Given exercise =>
Reproduce exactly, with no other output, every line of the data below from the line containing "In this scene" to the end, inclusive.

Data to use =>
========

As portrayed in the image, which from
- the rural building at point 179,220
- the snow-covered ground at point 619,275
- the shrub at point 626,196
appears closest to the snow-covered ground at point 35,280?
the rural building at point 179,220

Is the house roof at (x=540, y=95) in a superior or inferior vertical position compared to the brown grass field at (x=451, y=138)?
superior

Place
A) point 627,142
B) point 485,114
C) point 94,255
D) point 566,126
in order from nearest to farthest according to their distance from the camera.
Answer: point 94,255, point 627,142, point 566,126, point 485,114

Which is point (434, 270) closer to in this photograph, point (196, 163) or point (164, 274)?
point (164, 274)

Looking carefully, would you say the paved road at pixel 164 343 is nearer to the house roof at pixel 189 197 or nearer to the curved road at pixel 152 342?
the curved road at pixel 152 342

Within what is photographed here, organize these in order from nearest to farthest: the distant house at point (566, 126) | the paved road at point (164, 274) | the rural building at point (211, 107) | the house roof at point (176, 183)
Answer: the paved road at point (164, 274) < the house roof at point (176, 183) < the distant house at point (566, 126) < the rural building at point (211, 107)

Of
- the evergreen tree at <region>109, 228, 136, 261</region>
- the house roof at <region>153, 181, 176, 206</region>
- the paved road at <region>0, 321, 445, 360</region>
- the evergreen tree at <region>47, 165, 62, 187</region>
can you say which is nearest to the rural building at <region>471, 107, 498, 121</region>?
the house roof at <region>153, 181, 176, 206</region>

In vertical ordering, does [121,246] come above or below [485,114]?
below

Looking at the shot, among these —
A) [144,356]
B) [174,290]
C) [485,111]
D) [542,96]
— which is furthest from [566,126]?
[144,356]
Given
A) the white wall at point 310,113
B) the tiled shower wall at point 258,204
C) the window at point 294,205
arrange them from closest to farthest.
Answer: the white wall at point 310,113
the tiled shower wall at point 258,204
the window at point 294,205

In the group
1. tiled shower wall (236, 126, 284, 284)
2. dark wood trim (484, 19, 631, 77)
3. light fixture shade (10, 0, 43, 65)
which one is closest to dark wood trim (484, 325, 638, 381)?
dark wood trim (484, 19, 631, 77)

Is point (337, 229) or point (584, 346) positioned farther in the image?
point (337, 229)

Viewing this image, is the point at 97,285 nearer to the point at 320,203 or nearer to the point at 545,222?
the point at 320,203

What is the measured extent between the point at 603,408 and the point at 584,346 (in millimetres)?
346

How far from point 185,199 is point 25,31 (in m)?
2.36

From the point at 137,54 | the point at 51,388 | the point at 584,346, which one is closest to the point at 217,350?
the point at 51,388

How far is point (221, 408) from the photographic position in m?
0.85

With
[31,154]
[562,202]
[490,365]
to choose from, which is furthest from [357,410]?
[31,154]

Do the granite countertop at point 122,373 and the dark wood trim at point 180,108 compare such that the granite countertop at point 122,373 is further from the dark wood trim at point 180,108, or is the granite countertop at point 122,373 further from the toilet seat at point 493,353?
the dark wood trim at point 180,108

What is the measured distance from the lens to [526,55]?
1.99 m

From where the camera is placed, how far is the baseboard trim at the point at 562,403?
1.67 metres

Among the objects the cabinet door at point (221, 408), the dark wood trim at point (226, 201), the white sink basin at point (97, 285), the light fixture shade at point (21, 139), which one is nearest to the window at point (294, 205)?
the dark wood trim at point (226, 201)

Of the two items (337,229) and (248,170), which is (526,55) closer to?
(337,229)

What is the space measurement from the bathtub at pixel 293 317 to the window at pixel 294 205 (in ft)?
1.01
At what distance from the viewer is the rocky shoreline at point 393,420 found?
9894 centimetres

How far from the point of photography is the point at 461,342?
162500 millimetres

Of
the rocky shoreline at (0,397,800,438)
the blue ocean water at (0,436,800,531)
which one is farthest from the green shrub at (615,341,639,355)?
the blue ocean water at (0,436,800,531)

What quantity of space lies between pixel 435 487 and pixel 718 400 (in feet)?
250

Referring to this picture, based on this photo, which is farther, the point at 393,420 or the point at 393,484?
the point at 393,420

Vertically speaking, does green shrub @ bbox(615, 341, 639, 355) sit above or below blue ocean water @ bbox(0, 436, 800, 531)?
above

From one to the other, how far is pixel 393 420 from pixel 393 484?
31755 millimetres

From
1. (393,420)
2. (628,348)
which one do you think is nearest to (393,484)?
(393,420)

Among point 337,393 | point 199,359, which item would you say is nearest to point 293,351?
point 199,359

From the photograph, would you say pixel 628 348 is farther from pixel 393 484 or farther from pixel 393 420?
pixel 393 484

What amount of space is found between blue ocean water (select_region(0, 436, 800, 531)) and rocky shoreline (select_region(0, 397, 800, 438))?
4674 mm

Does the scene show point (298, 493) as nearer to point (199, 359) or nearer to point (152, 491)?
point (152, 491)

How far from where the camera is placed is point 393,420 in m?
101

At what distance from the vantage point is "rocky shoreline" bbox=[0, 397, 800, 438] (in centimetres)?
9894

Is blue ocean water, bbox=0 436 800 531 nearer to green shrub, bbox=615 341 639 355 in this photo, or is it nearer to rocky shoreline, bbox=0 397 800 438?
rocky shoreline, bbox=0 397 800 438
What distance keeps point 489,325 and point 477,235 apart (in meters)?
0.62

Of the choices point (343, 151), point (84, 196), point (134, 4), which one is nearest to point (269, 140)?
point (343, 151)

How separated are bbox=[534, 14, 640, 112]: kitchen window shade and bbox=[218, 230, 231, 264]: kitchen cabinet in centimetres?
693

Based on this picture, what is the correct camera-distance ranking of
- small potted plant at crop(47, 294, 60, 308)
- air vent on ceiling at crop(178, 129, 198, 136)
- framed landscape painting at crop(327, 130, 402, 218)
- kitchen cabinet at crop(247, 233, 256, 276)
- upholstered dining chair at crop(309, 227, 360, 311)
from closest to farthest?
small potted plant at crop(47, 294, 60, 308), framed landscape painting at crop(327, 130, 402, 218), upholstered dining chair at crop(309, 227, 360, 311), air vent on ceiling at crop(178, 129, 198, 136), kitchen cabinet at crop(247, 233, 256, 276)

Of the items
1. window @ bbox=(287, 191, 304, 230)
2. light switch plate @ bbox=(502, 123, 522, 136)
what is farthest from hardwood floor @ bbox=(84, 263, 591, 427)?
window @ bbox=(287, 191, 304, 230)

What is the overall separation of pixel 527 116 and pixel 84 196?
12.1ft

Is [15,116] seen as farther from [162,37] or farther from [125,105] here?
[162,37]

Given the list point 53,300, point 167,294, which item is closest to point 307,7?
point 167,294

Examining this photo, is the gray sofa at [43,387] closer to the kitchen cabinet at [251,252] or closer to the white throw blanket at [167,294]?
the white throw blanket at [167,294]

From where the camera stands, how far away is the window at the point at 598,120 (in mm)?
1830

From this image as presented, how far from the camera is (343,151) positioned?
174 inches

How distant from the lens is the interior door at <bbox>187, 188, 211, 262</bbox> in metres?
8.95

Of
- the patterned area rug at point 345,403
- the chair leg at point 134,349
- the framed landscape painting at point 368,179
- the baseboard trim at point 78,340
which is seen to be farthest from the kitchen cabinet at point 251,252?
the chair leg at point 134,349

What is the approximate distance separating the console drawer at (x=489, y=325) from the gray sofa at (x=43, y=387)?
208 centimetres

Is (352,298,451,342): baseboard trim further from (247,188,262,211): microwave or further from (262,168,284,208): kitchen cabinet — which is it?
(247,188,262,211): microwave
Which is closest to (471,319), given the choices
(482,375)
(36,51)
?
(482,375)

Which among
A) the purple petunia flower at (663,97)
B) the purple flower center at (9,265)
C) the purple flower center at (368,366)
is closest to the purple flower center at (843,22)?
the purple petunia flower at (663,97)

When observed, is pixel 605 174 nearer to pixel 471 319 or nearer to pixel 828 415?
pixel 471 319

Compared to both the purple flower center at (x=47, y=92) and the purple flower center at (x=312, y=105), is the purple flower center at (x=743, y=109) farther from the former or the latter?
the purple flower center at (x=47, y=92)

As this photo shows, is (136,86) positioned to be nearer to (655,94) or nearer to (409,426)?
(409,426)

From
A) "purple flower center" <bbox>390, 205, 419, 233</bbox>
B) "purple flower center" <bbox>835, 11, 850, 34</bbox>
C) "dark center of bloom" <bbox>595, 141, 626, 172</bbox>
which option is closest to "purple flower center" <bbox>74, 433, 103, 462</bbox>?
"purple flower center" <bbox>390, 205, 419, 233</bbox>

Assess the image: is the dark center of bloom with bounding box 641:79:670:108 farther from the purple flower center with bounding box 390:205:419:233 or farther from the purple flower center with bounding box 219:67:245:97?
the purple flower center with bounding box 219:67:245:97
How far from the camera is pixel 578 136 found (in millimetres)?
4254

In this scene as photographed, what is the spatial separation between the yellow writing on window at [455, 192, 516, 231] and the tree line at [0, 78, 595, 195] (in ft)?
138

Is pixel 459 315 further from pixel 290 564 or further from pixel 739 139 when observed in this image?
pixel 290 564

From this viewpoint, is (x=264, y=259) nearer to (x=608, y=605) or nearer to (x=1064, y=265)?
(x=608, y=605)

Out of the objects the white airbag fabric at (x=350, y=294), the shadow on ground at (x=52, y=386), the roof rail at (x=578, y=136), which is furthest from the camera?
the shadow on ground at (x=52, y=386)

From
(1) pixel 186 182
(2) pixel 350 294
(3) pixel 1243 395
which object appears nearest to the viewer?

========

The output =>
In this scene as photographed, what is the spatial separation between the yellow writing on window at [455, 192, 516, 231] and the tree line at [0, 78, 595, 195] (in ft)?
138

Is pixel 459 315 further from pixel 290 564 or further from pixel 739 139 when observed in this image?
pixel 290 564

From this viewpoint, is (x=264, y=259) nearer to (x=608, y=605) or nearer to (x=1064, y=265)?
(x=608, y=605)

Out of the objects the white airbag fabric at (x=350, y=294), the shadow on ground at (x=52, y=386), the roof rail at (x=578, y=136), which is furthest from the camera?
the shadow on ground at (x=52, y=386)

From
(1) pixel 186 182
(2) pixel 350 294
(3) pixel 1243 395
which object appears nearest to the viewer?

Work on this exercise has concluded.